当然入ったことはないが宇治山田駅には貴賓室があるという。今年6月30日、参院選挙の演説をするため近鉄で伊勢入りした安倍首相は、この貴賓室で鳥羽市内の旅館おかみらに面会した。もちろん伊勢神宮に参拝の天皇陛下もご利用になるそうだ。
伊勢市岩渕二丁目に近鉄の「宇治山田駅」がある。所在地の地名と駅名が一致していない。
宇治というのは伊勢神宮内宮の門前町であり、山田というのは外宮の門前町である。駅があるのは山田だが、「宇治山田」が駅名となっている。これは駅の開業時の市名が「宇治山田市」だったことによるという。
この三階建ての建物を見ると、新幹線でも走っているのかと思える。昭和6年の開業当時から高架だったというから驚きだ。当時は参宮急行電鉄の駅だった。開業80周年(平成23年)の近鉄のニュースリリースには、次のように紹介されている。
宇治山田駅は、昭和6年3月17日の大阪上本町駅・宇治山田駅間全通にあわせ、開業しました。約120メートルの間口を持つ鉄骨鉄筋コンクリート造3階建の外観は、クリーム色のテラコッタタイルや、スペイン瓦を用いた斬新なデザインで、神都伊勢市の玄関口としての気品と風格を漂わせており、平成13年には国の登録有形文化財にも指定されました。

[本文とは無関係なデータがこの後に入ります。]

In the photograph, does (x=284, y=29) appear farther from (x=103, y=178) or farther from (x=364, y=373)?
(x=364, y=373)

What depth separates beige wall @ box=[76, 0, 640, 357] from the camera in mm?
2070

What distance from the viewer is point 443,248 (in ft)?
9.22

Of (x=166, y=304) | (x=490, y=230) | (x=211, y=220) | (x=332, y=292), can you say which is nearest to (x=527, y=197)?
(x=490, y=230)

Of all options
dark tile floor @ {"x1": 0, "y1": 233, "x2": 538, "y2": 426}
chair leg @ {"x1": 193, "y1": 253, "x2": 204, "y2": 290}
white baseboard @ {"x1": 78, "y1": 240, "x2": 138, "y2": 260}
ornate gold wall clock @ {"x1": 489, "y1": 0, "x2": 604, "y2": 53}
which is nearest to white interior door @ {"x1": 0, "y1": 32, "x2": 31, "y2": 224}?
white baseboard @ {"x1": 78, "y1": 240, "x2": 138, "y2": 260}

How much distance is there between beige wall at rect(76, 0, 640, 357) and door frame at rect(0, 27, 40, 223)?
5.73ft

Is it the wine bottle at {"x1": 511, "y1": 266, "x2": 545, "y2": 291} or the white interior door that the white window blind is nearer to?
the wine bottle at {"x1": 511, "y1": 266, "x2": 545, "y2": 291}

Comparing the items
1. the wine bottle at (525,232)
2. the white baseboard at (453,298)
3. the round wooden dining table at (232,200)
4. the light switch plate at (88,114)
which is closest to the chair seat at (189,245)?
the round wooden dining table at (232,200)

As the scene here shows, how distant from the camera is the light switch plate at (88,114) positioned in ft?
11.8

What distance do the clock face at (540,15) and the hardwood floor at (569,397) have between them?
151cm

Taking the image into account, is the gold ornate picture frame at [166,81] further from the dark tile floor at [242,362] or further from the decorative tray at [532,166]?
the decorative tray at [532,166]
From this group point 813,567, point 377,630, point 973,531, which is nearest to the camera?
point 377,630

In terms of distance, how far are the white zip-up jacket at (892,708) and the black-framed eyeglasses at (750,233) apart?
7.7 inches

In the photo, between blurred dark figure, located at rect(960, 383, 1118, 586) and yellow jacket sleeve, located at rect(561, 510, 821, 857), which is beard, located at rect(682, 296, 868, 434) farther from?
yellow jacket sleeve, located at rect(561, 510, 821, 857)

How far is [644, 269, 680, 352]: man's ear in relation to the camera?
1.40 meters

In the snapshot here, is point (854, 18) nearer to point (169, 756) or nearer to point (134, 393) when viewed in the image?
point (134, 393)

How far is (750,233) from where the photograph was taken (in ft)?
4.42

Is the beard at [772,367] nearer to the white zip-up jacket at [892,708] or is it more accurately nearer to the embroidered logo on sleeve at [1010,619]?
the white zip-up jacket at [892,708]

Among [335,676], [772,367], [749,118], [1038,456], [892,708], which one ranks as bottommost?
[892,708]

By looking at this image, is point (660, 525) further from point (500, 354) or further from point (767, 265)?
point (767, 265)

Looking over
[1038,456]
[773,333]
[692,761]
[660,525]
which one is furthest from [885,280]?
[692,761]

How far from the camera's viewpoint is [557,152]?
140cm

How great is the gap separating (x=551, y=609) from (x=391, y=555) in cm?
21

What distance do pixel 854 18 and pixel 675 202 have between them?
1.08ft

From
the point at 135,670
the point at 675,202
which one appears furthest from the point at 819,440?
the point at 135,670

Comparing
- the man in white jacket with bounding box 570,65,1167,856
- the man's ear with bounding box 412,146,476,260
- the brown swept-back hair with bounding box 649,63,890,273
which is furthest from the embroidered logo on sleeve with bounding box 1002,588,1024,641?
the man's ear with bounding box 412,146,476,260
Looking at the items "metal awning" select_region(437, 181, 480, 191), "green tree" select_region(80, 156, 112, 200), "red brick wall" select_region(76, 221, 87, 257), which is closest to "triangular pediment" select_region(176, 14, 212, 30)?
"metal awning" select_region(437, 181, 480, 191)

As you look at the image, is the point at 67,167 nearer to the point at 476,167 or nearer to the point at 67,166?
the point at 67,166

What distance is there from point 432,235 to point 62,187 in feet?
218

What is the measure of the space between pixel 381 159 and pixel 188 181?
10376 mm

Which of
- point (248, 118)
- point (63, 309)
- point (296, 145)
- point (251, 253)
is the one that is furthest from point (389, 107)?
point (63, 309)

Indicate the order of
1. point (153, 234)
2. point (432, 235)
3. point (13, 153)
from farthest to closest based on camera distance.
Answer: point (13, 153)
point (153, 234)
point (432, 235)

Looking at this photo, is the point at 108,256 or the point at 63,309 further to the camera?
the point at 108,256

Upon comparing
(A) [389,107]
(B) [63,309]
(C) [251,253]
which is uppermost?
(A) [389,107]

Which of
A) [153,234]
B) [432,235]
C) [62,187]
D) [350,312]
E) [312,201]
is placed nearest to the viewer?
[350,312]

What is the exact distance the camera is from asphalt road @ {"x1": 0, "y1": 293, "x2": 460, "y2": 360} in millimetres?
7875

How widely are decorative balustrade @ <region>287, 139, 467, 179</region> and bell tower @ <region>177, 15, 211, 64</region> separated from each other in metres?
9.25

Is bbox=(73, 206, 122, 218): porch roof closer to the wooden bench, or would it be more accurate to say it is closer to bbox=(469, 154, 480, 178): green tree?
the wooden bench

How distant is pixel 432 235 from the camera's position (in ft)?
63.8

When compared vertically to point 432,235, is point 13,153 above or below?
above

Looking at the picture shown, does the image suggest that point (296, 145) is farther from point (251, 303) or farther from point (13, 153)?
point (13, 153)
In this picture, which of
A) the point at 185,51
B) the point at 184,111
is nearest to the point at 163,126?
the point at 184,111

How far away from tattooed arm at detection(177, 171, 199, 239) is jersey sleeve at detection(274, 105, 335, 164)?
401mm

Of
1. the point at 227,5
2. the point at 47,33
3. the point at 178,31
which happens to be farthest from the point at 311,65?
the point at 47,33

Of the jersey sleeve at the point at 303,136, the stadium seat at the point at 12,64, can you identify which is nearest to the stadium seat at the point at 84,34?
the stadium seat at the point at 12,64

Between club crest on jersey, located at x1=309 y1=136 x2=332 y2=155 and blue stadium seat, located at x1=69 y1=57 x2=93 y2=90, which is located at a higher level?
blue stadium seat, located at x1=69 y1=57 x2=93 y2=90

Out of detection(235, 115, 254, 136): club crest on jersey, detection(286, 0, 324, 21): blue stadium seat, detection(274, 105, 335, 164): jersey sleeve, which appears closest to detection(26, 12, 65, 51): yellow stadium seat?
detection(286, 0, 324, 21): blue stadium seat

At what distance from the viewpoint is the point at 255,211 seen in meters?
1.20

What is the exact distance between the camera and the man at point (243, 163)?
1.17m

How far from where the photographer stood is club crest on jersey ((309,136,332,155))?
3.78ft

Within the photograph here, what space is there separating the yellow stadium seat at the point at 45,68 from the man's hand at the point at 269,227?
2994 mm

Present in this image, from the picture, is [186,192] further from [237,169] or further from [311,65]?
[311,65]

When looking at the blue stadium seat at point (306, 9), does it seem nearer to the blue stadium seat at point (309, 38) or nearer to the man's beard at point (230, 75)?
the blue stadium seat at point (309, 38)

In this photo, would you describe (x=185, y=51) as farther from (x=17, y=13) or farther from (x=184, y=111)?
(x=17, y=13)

文化財にもなっている駅舎を設計したのは、久野節(くのみさお)という建築家である。有名なところでは、東なら東武浅草駅(昭和6年)、西なら南海難波駅(昭和7年)も久野の設計である。どちらも百貨店のあるターミナルビルで、戦前モダニズムの風景を今に伝える貴重な建物だ。
建物を印象付ける右端の塔屋は、かつて火の見櫓として利用されていた名残である。建物内に昭和11年から43年まで市の消防本部があったのだ。
貴賓室あり、火の見櫓ありの駅舎はモダニズム建築の文化財である。さすがは天照大神のお膝元、神都・伊勢市の中心駅だ。みやげには「神都麥酒」がおすすめ。モダンなデザインかつ美味し。